No surprises in Best Actor or Best Actress. In Supporting Actor, many of us had been looking at Alfred Molina to sneak in, but conventional wisdom prevailed in the form of Matt Damon in Invictus.

Speaking of Invictus, Eastwood's movie only came away with two nods: Damon in Supporting and Freeman in Lead Actor. No Best Director, no Best Picture. And thank God for that: based on the group of films nominated this morning, Invictus would have easily been the least deserving, and good on the Academy for side-stepping an obligatory "Clout Nomination." Eastwood has, can, and will do much, much better.

Now that Invictus is out, it falls to District 9 and The Blind Side for the "worst of the lot" awards. Both films likely filled the 9 and 10 slots, respectively. And yet, while I would not personally nominate either picture...I get it. District 9 is an ingenious idea. Blind Side is a quality crowd-pleaser. Both were very popular hits. Blind Side is still chugging, and the Oscar traction might be responsible for carrying the film to $250 million domestic, maybe more.

So...the "10 Nominees" thing worked well this time out. I wish The Messenger had prevailed, as many of us were thinking it might a few weeks ago...but I guess even the smallest films can peak early...and the film got well-deserved nods for Harrelson's career-best performance and the film's pitch-perfect screenplay. As far as the two intentions of adding five additional BP contenders, more crowd-pleasers got in than indie favorites, but at least the Academy didn't lobotomize itself into nominating Star Trek or other such crap. I think the nod to The Blind Side will be very popular among mainstream movie-goers, and as the Best Picture categories third-highest grosser (and it may be the second-highest grosser by Oscar night), it will be responsible for a viewer bump, I imagine. This may well be the highest-rated Oscar telecast in recent memory, which means the 10-nominee strategy paid off in a big way and will become the Oscar standard for the better part of this new decade.

Even more after the jump...

I failed to post my predictions for the screenplay categories, but I have been talking about In the Loop's chances for weeks, and the film walked the walk today. The rest of the Adapted Screenplay nominees are as expected...happy for Hornby, whose work on An Education is wonderful, and despite the fact that I didn't love either film, good for Fletcher on Precious and Blomkamp and Tatchell on District 9. I may take issue with either film's ultimate success, but the difficulty of writing both screenplays was very high to say the least, and I admire the work. Of course, the category's obvious winner is Up in the Air, and I obviously have no complaints about that.

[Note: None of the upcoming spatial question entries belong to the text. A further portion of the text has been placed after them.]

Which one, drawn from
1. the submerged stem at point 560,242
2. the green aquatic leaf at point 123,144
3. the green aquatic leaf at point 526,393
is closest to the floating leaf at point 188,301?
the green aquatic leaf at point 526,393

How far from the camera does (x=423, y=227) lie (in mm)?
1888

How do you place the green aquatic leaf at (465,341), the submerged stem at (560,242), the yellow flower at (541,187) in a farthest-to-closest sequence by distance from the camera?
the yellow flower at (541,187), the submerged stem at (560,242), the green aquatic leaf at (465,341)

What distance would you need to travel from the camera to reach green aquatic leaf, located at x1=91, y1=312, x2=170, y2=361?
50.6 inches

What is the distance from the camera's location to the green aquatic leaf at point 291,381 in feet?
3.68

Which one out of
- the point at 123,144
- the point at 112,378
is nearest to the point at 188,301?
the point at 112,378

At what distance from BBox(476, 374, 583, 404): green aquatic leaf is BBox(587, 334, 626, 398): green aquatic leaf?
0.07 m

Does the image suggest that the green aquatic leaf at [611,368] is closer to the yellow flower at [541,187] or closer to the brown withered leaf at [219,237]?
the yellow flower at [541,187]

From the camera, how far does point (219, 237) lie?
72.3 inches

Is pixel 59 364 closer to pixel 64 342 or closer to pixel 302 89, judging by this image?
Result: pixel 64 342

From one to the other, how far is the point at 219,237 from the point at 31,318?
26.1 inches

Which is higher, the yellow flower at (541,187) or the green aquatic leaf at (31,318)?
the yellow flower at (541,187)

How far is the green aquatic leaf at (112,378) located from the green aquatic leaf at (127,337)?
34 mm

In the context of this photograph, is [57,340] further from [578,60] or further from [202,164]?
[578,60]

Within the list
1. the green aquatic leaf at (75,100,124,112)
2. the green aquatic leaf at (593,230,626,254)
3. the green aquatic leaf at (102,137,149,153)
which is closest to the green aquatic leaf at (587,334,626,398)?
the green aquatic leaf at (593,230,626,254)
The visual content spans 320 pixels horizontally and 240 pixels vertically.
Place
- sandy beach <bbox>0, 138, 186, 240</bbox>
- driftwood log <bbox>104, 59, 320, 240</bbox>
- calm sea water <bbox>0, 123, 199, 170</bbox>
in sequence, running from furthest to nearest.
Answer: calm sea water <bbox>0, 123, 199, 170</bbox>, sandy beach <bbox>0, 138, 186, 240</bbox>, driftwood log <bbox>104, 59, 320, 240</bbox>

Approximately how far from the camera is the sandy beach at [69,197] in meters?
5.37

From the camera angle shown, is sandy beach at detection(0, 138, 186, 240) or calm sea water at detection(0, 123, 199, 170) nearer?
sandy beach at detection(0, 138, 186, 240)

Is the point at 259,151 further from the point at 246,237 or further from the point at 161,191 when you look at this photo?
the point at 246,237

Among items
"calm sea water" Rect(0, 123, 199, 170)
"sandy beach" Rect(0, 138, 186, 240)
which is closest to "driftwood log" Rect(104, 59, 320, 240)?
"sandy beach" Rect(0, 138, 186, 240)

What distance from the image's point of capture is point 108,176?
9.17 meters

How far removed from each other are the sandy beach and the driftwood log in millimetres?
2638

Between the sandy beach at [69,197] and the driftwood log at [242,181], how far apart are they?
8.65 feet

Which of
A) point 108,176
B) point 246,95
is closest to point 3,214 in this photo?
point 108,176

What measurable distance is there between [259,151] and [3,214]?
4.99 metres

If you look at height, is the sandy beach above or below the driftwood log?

I do have a complaint that Up in the Air didn't manage to score anything outside of the major categories. Six total nominations, including all three actors, BP, Director, and Screenplay, but...no love for the year's best score, by Rolfe Kent? No recognition of Dana Glauberman's extraordinary editing? What about Eric Steelberg's cinematography? Or "Help Yourself," the wonderful original song? This film should have led the field in nominations. Sad to see wonderful work go ignored, but the film got its due in the major categories.

Nine managed to score four nominations despite being shut-out of the BP race, though oddly enough, the film's most deserving aspect, its cinematography (by former Oscar winner Dion Beebe), was ignored. I would have traded Penelope Cruz's Supporting Actress nomination (a fun, cheeky performance, but not a large enough supporting role to merit a nomination, in my opinion) for a Cinematography nod.

Avatar and Hurt Locker lead the field with nine nominations each, interesting symmetry for the two movies, which will go toe-to-toe in most of the categories. Give Bigelow the advantage in Best Director at this point, but give Avatar the advantage in Best Picture at this stage...but both could shift in the coming weeks. Avatar takes the visual effects award going away (Hurt Locker obviously isn't up for that one) and Hurt Locker has gotta be the favorite in Original Screenplay (Avatar didn't get a nomination there), but the other categories -- among them Cinematography, Editing, Original Score, Sound Editing, and Sound Mixing -- are still toss-ups. A few of them might be parceled out to other deserving nominees, but at this point I have to expect the two Big Ones to go head-to-head in most of these categories. It will be interesting to see how the race unfolds over the next 32 days, and all the more interesting to watch how the grudge match resolves itself on March 7.

More conversation and analysis lies ahead, including updated charts with new predictions.

Happy Nomination Day to All, and To All a Frustrating Month of Prognosticating.